You know you want to see it, and you should—It’s right up there with the shower-scene in Psycho, a testament to how a skillful segment producer—working with a decent editing intern-- can rob you of a few minutes of your life without you actually caring all that much.


Crazy Store Cat!

The woman here claims to be a “tourist,” but the tiger-print jacket and razor-nails she chose to wear to her nationally televised “cat attack” interview suggests: a). she is actually from one of the more gaudy of the five boroughs; or b). she works for the production company itself.  Fox has proven it will lie about pretty much anything, so I see no reason to believe their Animal Attack bureau operates at a higher standard.

“Crazy Store Cat!” is pretty good, but Monsters Inside Me is maybe even more impressive for taking the gross yet ultimately minor tragedy of having a fly lay maggots in the back of your head and somehow stretch it out to three 7-minute blocks.  Here’s essentially what they have to work with in each episode:

1.    An interview with the poor schlep who suddenly discovered he had “MAGGOTS IN HIS HEAD,” augmented perhaps by the family physician who discovered and then had to remove the MAGGOTS IN HIS HEAD.

2.    Location B-roll of where the person most likely hooked-up with their hookworm, and any relevant photo stills of the actual rashes, boils, and/or infections triggered by the creature. 

3.    Re-enactments of people poking at their suspicious bumps or seizing when a voracious tapeworm finally makes it to the brain.

4.    Computer animation of that episode’s featured parasite illustrating its most disgusting activities once inside your body.  Particularly horrifying are the demonstrations of how various worms get from point A to point B by eating through your flesh.  The episode I saw featured some abomination that has a rotating head with hooks to better tear his way through your tender tissue.

◆ DATA EXCERPTS ◆
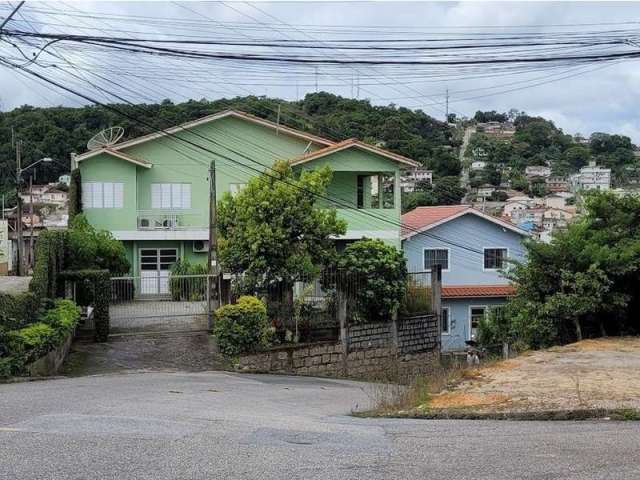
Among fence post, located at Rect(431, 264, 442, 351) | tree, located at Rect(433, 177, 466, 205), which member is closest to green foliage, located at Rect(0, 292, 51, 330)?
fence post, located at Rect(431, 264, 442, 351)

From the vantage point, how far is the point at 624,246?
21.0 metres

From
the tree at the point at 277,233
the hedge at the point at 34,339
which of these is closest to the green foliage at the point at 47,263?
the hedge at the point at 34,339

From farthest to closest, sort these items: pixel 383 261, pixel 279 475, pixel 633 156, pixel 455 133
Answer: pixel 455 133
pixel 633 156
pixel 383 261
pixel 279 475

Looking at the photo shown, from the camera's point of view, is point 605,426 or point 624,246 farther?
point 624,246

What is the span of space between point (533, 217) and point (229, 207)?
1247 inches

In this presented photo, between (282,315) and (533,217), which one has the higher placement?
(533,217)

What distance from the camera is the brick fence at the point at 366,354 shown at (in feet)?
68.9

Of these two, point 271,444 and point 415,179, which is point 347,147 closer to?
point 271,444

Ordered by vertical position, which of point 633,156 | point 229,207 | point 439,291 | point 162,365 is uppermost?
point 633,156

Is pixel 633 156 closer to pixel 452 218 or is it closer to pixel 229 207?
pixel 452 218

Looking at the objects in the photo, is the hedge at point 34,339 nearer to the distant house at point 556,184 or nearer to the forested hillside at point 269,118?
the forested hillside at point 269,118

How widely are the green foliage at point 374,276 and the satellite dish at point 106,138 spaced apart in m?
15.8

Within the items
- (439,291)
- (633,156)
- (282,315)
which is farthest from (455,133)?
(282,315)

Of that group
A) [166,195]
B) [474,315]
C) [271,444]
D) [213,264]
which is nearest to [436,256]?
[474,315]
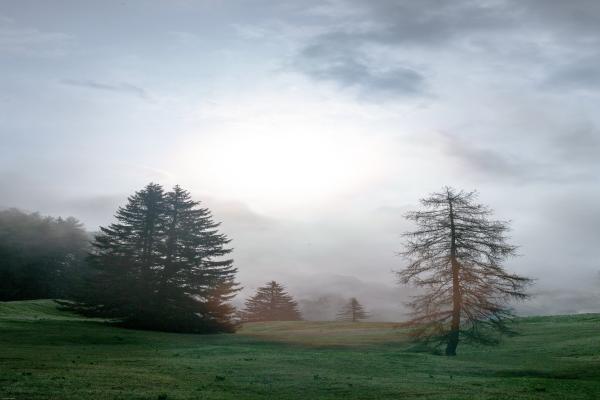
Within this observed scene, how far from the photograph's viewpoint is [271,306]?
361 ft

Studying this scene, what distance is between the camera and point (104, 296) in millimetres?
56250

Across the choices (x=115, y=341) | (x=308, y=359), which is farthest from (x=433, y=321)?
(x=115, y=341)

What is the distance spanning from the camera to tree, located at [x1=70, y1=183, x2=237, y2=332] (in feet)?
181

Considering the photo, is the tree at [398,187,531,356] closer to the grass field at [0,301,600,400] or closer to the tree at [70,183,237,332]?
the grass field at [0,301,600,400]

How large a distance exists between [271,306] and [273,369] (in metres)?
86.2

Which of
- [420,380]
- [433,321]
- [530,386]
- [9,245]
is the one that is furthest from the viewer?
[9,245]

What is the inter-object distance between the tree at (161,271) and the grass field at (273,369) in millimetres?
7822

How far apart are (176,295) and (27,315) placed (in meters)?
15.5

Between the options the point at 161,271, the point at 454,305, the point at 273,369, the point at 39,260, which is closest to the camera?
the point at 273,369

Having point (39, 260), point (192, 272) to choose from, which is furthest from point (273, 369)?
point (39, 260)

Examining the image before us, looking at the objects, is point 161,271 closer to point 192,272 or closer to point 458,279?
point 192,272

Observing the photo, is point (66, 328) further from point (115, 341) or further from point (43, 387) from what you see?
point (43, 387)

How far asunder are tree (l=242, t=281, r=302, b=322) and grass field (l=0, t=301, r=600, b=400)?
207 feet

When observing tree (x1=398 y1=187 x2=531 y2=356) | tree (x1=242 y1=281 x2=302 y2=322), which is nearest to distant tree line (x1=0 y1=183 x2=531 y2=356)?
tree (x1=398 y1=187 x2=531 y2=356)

◆ ASSIGNMENT 1 ◆
In the commentary on sensational TV segments, condense the paragraph beginning "The woman here claims to be a 'tourist'" into a shorter version that keeps its main points.
◆ ASSIGNMENT 2 ◆
Continue the commentary on sensational TV segments from the point where it stops, keeping its mocking tone.

◆ TASK OUTPUT 1 ◆
The woman calls herself a "tourist," but her tiger-print jacket and razor-nails suggest she is either from one of the gaudier boroughs or works for the production company. Since Fox has shown it will lie about almost anything, the writer sees no reason to trust its Animal Attack bureau more.

◆ TASK OUTPUT 2 ◆
5.    Hipster biologist Dan Riskin explaining just what the parasite is up to, and what would happen if you didn’t do something about it (hint: things don’t go well).

The overall look of the show is straight out of the America’s Most Wanted style manual, only no one wants a Raccoon Roundworm Infection.  Wisely, the program avoids outright comedy, but the overblown narration and hyper-disgusting animation suggests that everyone on both sides of the screen know why we're watching.  It's summer.  Nothing else is on.  Parasites are really disgusting.

The episodes also allow us to imagine what we would do in a similar situation. For example, in one segment a woman has a rash on her breast that eventually becomes a raised "worm-shaped" lump.  When she pokes it, it moves.  And yet she patiently awaits her scheduled appointment with a dermatologist the next day rather than, say, IMMEDIATELY BLOWING THROUGH AS MANY RED LIGHTS AS NECESSARY TO THE EMERGENCY ROOM AND HAVE THE SQUIRMING BREAST-WORM REMOVED ASAP.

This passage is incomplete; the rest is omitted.